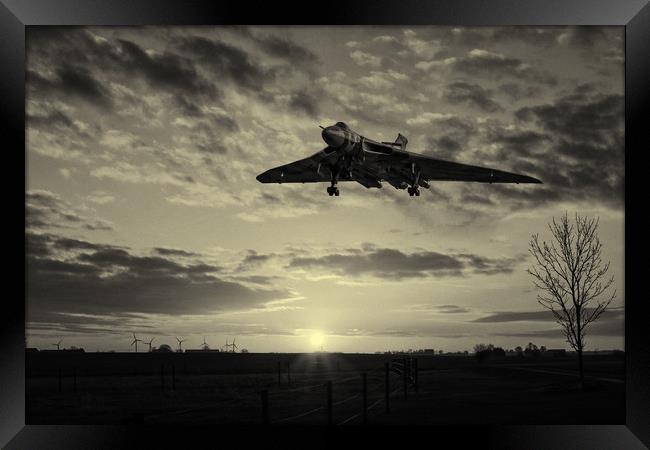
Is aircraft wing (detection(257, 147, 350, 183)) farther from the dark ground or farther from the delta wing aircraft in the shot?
the dark ground

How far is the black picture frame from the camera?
617 inches

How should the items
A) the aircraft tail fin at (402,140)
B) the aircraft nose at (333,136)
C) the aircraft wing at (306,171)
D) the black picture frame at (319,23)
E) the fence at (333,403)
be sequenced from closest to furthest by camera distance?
the black picture frame at (319,23)
the fence at (333,403)
the aircraft nose at (333,136)
the aircraft wing at (306,171)
the aircraft tail fin at (402,140)

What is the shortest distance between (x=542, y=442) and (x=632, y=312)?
3.90m

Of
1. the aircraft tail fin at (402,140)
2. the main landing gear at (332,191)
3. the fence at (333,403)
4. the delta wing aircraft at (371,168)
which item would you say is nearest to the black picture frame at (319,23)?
the fence at (333,403)

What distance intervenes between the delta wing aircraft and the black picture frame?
34.6 ft

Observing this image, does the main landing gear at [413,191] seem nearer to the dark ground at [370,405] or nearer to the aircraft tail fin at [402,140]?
the aircraft tail fin at [402,140]

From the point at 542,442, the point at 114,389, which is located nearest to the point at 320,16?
the point at 542,442

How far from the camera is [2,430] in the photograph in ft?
52.0

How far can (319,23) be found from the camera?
15828 mm

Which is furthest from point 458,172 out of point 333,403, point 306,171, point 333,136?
point 333,403

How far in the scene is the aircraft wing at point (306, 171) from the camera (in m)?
28.1

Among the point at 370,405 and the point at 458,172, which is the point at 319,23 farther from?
the point at 458,172

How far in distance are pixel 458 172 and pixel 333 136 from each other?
10299 mm

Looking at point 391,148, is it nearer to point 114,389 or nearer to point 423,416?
point 423,416
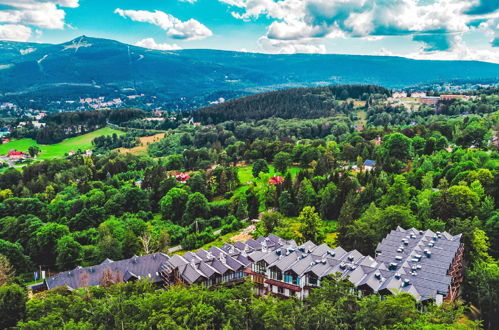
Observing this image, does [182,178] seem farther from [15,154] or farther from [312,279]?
[15,154]

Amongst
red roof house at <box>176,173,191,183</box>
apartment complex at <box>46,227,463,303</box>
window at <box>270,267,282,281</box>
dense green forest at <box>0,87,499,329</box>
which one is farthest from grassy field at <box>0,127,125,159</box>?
window at <box>270,267,282,281</box>

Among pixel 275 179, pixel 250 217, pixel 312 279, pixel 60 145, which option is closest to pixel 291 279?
pixel 312 279

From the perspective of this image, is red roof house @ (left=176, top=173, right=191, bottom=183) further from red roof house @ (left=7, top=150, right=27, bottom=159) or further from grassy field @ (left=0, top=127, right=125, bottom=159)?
red roof house @ (left=7, top=150, right=27, bottom=159)

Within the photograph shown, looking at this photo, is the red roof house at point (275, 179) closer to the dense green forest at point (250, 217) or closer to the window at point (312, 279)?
the dense green forest at point (250, 217)

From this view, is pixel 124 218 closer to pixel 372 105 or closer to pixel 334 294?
pixel 334 294

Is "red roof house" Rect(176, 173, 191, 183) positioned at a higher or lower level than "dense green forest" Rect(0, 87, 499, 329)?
lower

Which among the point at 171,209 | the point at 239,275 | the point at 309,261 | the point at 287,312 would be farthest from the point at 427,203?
the point at 171,209

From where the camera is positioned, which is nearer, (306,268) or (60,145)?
(306,268)
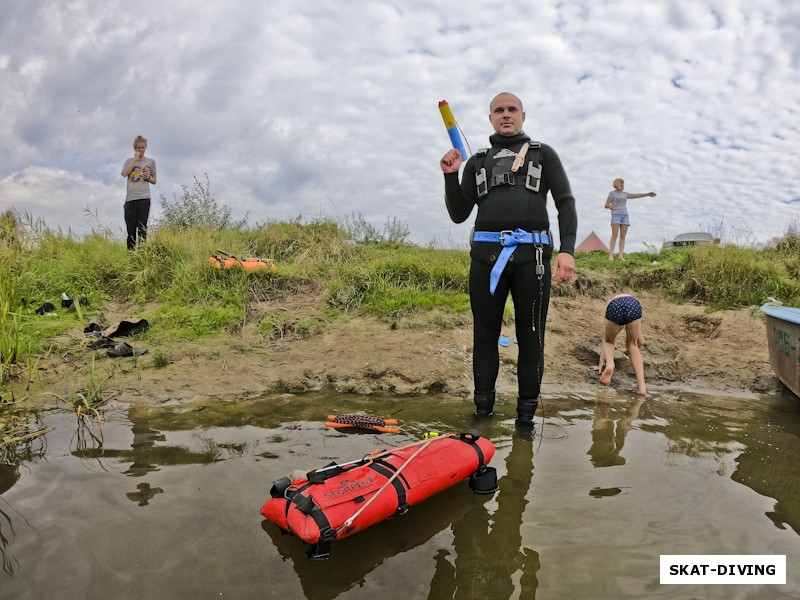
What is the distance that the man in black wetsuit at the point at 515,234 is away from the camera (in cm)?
348

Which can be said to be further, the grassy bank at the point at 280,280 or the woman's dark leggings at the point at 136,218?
the woman's dark leggings at the point at 136,218

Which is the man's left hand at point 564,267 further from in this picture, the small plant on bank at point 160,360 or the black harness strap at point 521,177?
the small plant on bank at point 160,360

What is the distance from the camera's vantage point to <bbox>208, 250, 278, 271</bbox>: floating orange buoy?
23.5ft

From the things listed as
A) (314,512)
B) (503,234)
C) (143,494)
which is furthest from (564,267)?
(143,494)

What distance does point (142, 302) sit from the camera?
22.6 ft

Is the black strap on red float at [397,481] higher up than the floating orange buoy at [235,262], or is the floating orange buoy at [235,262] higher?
the floating orange buoy at [235,262]

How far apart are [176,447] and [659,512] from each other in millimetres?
2654

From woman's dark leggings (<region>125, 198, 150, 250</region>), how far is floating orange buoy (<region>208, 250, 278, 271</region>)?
4.89 feet

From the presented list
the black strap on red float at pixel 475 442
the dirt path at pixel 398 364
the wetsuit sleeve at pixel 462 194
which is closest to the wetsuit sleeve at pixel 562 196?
the wetsuit sleeve at pixel 462 194

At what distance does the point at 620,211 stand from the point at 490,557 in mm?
8954

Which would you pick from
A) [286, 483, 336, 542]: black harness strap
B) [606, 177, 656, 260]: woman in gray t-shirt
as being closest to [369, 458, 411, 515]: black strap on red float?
[286, 483, 336, 542]: black harness strap

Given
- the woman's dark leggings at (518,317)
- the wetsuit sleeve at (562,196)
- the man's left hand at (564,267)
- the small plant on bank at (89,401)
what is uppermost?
the wetsuit sleeve at (562,196)

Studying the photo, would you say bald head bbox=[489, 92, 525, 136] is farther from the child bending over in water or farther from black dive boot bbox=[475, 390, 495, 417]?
the child bending over in water

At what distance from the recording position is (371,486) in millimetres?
2203
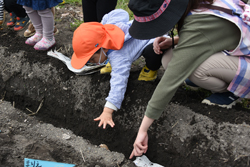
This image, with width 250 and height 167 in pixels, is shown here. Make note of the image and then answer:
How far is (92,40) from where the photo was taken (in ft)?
5.67

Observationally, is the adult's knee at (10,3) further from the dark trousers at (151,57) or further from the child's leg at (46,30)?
the dark trousers at (151,57)

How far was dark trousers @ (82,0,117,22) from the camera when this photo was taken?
7.76ft

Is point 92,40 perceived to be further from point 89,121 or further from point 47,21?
point 47,21

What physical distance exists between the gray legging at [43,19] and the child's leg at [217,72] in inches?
73.2

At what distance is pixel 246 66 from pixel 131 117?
1032 millimetres

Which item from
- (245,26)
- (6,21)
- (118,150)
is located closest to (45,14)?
(6,21)

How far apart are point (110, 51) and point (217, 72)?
0.93 metres

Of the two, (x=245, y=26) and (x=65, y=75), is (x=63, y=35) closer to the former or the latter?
(x=65, y=75)

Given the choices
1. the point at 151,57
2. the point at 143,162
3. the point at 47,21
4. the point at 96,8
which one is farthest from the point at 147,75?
the point at 47,21

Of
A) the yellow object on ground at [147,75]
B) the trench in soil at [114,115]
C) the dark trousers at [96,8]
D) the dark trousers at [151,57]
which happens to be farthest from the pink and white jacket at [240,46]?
the dark trousers at [96,8]

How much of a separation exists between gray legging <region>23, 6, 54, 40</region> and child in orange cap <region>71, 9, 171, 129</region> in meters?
0.90

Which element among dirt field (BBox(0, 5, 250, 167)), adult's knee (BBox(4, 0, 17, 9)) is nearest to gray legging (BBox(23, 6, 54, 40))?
dirt field (BBox(0, 5, 250, 167))

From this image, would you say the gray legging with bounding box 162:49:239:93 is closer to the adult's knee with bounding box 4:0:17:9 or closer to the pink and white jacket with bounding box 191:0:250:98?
the pink and white jacket with bounding box 191:0:250:98

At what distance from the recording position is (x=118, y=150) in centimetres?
192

# # # # # # #

*Short problem*. Please rewrite every line of the listing above, swapping "camera" for "viewer" wherever it appears and keeping everything else the same. Leave the pictures out of your answer.

*Reply to the exercise*.
Is aircraft wing (detection(257, 147, 350, 183)) farther from the dark ground or farther from the delta wing aircraft in the shot?
the dark ground

How far is the black picture frame from the viewer?
617 inches

How should the items
A) the aircraft tail fin at (402,140)
B) the aircraft nose at (333,136)
C) the aircraft wing at (306,171)
D) the black picture frame at (319,23)
E) the fence at (333,403)
be sequenced from closest to furthest by viewer distance?
the black picture frame at (319,23)
the fence at (333,403)
the aircraft nose at (333,136)
the aircraft wing at (306,171)
the aircraft tail fin at (402,140)

What is the shortest distance between (x=542, y=442) and (x=632, y=312)?
3.90m

Of
1. the aircraft tail fin at (402,140)
2. the main landing gear at (332,191)
3. the fence at (333,403)
4. the delta wing aircraft at (371,168)
which item would you say is nearest to the black picture frame at (319,23)?
the fence at (333,403)

What distance intervenes between the delta wing aircraft and the black picture frame?
34.6 ft

Observing this image, does the main landing gear at [413,191] seem nearer to the dark ground at [370,405] or nearer to the aircraft tail fin at [402,140]?
the aircraft tail fin at [402,140]

From the point at 542,442, the point at 114,389, which is located nearest to the point at 320,16?
the point at 542,442

How far from the viewer is [2,430] in the photograph in ft?
52.0

How far can (319,23) be found from the viewer?
15828 mm

Which is furthest from point 458,172 out of point 333,403, point 306,171, point 333,136?
point 333,403

How far in the scene is the aircraft wing at point (306, 171) from the viewer (in m)?
28.1

Among the point at 370,405 and the point at 458,172, which is the point at 319,23 farther from?
the point at 458,172

How far in distance are pixel 458 172 and pixel 333 136 from each other?
10299 mm

Looking at point 391,148, is it nearer to point 114,389 or nearer to point 423,416?
point 423,416
Observing this image, does [182,178] seem farther from [15,154] or farther from [312,279]?
[15,154]

Amongst
red roof house at <box>176,173,191,183</box>
apartment complex at <box>46,227,463,303</box>
window at <box>270,267,282,281</box>
dense green forest at <box>0,87,499,329</box>
which one is farthest from grassy field at <box>0,127,125,159</box>?
window at <box>270,267,282,281</box>

Among pixel 275 179, pixel 250 217, pixel 312 279, pixel 60 145, which option is closest to pixel 291 279?
pixel 312 279

From the perspective of this image, is red roof house @ (left=176, top=173, right=191, bottom=183) further from red roof house @ (left=7, top=150, right=27, bottom=159) or further from grassy field @ (left=0, top=127, right=125, bottom=159)?
red roof house @ (left=7, top=150, right=27, bottom=159)

Within the photograph shown, looking at this photo, is the red roof house at point (275, 179) closer to the dense green forest at point (250, 217) or closer to the window at point (312, 279)?
the dense green forest at point (250, 217)

From this view, is pixel 124 218 closer to pixel 372 105 or closer to pixel 334 294?
pixel 334 294

Is "red roof house" Rect(176, 173, 191, 183) positioned at a higher or lower level than "dense green forest" Rect(0, 87, 499, 329)?
lower

Which among the point at 171,209 | the point at 239,275 | the point at 309,261 | the point at 287,312 would be farthest from the point at 427,203?
the point at 171,209

From where the viewer is positioned, which is nearer, (306,268) or (60,145)?
(306,268)
What is the distance that the man in black wetsuit at the point at 515,234 is away from the viewer (in cm)?
348

Which can be said to be further, the grassy bank at the point at 280,280 or the woman's dark leggings at the point at 136,218?
the woman's dark leggings at the point at 136,218

Which is the man's left hand at point 564,267 further from in this picture, the small plant on bank at point 160,360 or the black harness strap at point 521,177?
the small plant on bank at point 160,360

What is the distance from the viewer's vantage point to <bbox>208, 250, 278, 271</bbox>: floating orange buoy?
23.5ft

From the things listed as
A) (314,512)
B) (503,234)
C) (143,494)
which is furthest from (564,267)?
(143,494)

What distance does point (142, 302) sit from the viewer?
22.6 ft

Is the black strap on red float at [397,481] higher up than the floating orange buoy at [235,262], or is the floating orange buoy at [235,262] higher?
the floating orange buoy at [235,262]

How far apart are [176,447] and [659,512] from each other in millimetres?
2654

From woman's dark leggings (<region>125, 198, 150, 250</region>), how far is floating orange buoy (<region>208, 250, 278, 271</region>)?
4.89 feet

From the presented list
the black strap on red float at pixel 475 442
the dirt path at pixel 398 364
the wetsuit sleeve at pixel 462 194
which is closest to the wetsuit sleeve at pixel 562 196?
the wetsuit sleeve at pixel 462 194

At what distance does the point at 620,211 stand from the point at 490,557 in mm?
8954

Which would you pick from
A) [286, 483, 336, 542]: black harness strap
B) [606, 177, 656, 260]: woman in gray t-shirt
as being closest to [369, 458, 411, 515]: black strap on red float?
[286, 483, 336, 542]: black harness strap

Given
- the woman's dark leggings at (518,317)
- the wetsuit sleeve at (562,196)
- the man's left hand at (564,267)
- the small plant on bank at (89,401)
what is uppermost?
the wetsuit sleeve at (562,196)

Studying the photo, would you say bald head bbox=[489, 92, 525, 136] is farther from the child bending over in water or farther from black dive boot bbox=[475, 390, 495, 417]?
the child bending over in water

At what distance from the recording position is (371,486) in millimetres?
2203
This image, with width 250 and height 167 in pixels, is shown here. Make note of the image and then answer:
How far is (92,40) from where the photo was taken (in ft)?
5.67

Observationally, is the adult's knee at (10,3) further from the dark trousers at (151,57) or further from the child's leg at (46,30)?
the dark trousers at (151,57)

How far was dark trousers @ (82,0,117,22) from the viewer when this photo was taken?
7.76ft

Is point 92,40 perceived to be further from point 89,121 or further from point 47,21?
point 47,21

What physical distance exists between the gray legging at [43,19] and the child's leg at [217,72] in inches?
73.2

At what distance is pixel 246 66 from pixel 131 117?
1032 millimetres

Which item from
- (245,26)
- (6,21)
- (118,150)
is located closest to (45,14)?
(6,21)

How far apart are point (110, 51) and point (217, 72)?
0.93 metres

Of the two, (x=245, y=26) and (x=65, y=75), is (x=63, y=35) closer to the former or the latter?
(x=65, y=75)

Given the choices
1. the point at 151,57
2. the point at 143,162
3. the point at 47,21
4. the point at 96,8
which one is farthest from the point at 147,75?
the point at 47,21

Of
A) the yellow object on ground at [147,75]
B) the trench in soil at [114,115]
C) the dark trousers at [96,8]
D) the dark trousers at [151,57]
which happens to be farthest from the pink and white jacket at [240,46]?
the dark trousers at [96,8]

How much of a separation exists between gray legging <region>23, 6, 54, 40</region> and child in orange cap <region>71, 9, 171, 129</region> in meters?
0.90

Which element among dirt field (BBox(0, 5, 250, 167)), adult's knee (BBox(4, 0, 17, 9)) is nearest to gray legging (BBox(23, 6, 54, 40))?
dirt field (BBox(0, 5, 250, 167))

From this image, would you say the gray legging with bounding box 162:49:239:93 is closer to the adult's knee with bounding box 4:0:17:9 or closer to the pink and white jacket with bounding box 191:0:250:98?
the pink and white jacket with bounding box 191:0:250:98

At what distance from the recording position is (x=118, y=150) in centimetres?
192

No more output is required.